▶ TO DO
Starting at the line that contains "In terms of" and ending at the last line of the records, recast those lines as a Markdown table with an Index column numbering each row and a Content column holding the line, leaving out blank lines.

▶ GIVEN DATA
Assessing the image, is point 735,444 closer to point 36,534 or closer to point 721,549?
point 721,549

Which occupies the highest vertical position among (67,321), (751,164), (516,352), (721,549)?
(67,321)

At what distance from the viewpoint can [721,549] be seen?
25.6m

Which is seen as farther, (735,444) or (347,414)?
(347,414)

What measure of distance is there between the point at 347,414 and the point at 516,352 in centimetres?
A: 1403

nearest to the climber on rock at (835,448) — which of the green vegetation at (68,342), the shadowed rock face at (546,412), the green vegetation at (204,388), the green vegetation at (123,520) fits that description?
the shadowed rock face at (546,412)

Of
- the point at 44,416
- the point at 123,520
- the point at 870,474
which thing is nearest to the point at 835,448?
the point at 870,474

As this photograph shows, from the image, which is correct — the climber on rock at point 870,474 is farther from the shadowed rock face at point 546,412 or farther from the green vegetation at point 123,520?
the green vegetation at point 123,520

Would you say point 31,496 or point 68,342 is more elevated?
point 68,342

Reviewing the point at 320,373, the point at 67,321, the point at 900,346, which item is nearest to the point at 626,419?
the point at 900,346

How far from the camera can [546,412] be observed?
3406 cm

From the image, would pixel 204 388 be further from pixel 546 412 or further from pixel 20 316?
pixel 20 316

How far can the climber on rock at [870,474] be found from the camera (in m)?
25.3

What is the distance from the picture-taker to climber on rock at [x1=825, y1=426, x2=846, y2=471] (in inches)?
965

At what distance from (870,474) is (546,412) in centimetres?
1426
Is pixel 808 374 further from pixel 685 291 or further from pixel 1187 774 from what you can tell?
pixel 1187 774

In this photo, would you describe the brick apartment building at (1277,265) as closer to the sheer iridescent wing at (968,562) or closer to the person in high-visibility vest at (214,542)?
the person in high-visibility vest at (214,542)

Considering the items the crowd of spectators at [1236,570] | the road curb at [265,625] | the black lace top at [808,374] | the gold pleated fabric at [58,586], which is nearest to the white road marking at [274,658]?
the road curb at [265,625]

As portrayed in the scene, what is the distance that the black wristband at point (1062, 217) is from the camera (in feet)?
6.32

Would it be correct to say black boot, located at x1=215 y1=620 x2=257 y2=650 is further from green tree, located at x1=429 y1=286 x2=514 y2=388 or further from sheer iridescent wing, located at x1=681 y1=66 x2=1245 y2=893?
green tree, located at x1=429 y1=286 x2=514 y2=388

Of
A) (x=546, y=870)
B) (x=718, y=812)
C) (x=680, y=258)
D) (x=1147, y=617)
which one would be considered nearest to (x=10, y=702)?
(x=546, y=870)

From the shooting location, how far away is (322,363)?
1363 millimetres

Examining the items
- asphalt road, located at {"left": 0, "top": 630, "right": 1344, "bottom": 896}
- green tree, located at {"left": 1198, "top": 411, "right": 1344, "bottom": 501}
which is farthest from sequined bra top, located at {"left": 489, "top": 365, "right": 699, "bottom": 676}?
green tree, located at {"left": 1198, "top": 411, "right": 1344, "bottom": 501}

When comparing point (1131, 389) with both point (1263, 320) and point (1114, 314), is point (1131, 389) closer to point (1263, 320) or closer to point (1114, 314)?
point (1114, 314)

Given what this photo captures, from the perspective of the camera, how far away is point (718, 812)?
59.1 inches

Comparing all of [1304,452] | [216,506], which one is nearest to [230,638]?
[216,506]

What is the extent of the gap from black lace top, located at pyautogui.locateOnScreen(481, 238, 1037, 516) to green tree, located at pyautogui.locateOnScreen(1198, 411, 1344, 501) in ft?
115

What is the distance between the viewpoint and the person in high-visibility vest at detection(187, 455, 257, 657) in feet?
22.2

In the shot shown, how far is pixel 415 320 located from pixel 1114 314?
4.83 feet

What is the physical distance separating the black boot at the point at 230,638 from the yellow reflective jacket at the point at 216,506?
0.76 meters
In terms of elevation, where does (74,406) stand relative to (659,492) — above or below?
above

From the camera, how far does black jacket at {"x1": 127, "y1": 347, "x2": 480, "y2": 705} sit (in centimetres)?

▶ RESPONSE BELOW
| Index | Content |
|---|---|
| 1 | In terms of elevation, where does (74,406) stand relative to (659,492) — above or below? |
| 2 | above |
| 3 | From the camera, how far does black jacket at {"x1": 127, "y1": 347, "x2": 480, "y2": 705} sit (in centimetres)? |